* [Work instructions]:
(A) In the forum post about router burning, which company made the flush trim bit being used?
(B) List every part of the router bit that the forum post about router burning mentions.
(C) Continue the forum post about router burning from its last sentence onward.

Excerpt below:

# How to Prevent Router Burning



## BarclayWood (Jul 1, 2011)

Hello all. I got a new Hitachi KM12VC router last week and this is my first run with it. Actually, this is my first run with a router ever! I am using a flush trim router bit (from MLCS) to try and repair some mistakes I made in building a desk. First I need to smooth out the edging pieces. They were previously glued on - I sawed them off to start over and they are a little uneven due to that. I need them to be flush to re-attach to the tabletop.

Since I'm new to routers, I'm not sure what's causing 2 things: burning and grooves. The burning I think is caused by the shaft below the cutter. I had to extend the bit pretty low to place the bearing on the surface I wanted, and I think the shaft below the cutter was causing the burning. The grooves I'm not so sure about. I'm not sure if that's the right term. My routing seemed to go in waves, there are crests and troughs instead of a flat surface. Here are some pictures below to show what I'm talking about.

End of Excerpt.
Data shown below:

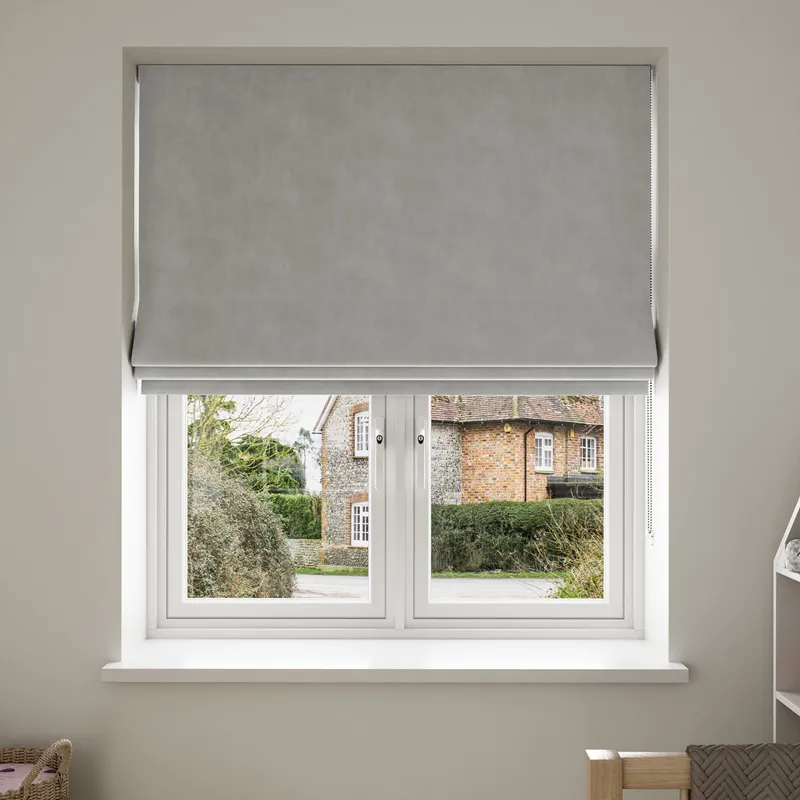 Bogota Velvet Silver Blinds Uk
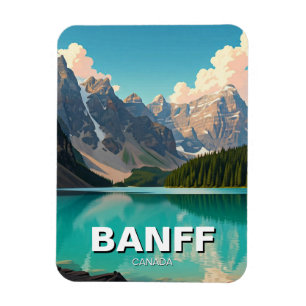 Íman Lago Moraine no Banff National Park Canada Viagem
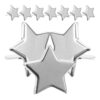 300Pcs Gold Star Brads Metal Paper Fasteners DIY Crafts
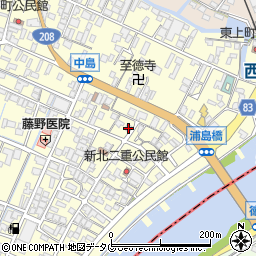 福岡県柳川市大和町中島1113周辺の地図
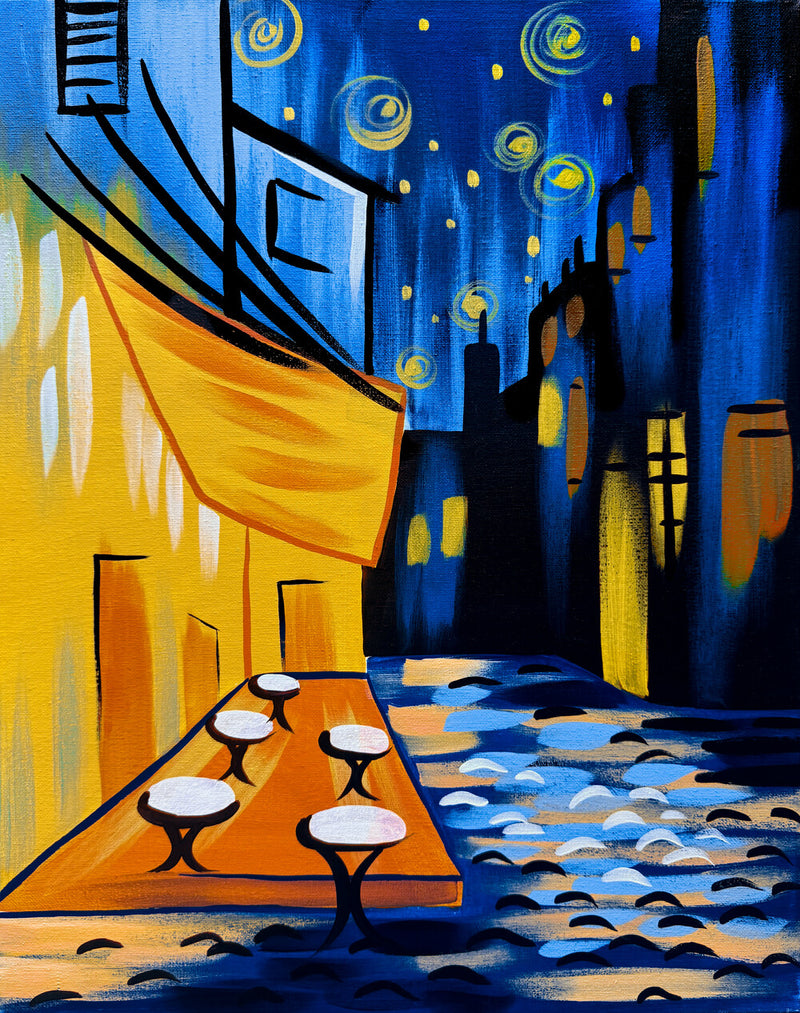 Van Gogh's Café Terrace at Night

End of Data shown.

* [Answers provided]:
(A) MLCS

(B) The shaft, the cutter, and the bearing.

(C)
----------



## firemedic (Dec 26, 2010)

I don't see any pictures... I'm sure I can help ya with a few decent pics...

~tom ...it's better to remain silent and be thought a fool than to open one's mouth and remove all doubt...


----------



## Brink (Nov 22, 2010)

Looks like the shank of the bit was rubbing the wood. I can see some build up un the shank.


----------



## woodnthings (Jan 24, 2009)

Yup ! 
You are using that combination in a manner in which it was not intended. The bearing is meant to ride on a templet or a finished surface to flush trim a thickness that fits within the cutter to the same profile or dimension. 
 bill


----------



## firemedic (Dec 26, 2010)

When did we get pictures??? I don't see em!...

~tom ...it's better to remain silent and be thought a fool than to open one's mouth and remove all doubt...


----------



## cabinetman (Jul 5, 2007)

The bit in the picture doesn't have a long enough flute length for the size stock shown. To flush trim with a bit with a bearing, there has to be a smooth guide for the bearing to ride on. The flutes should be longer than the stock to be trimmed.












 







.


----------



## Brink (Nov 22, 2010)

Magic sensory vision, lol

Go in with your browser, it'll be there.


----------



## firemedic (Dec 26, 2010)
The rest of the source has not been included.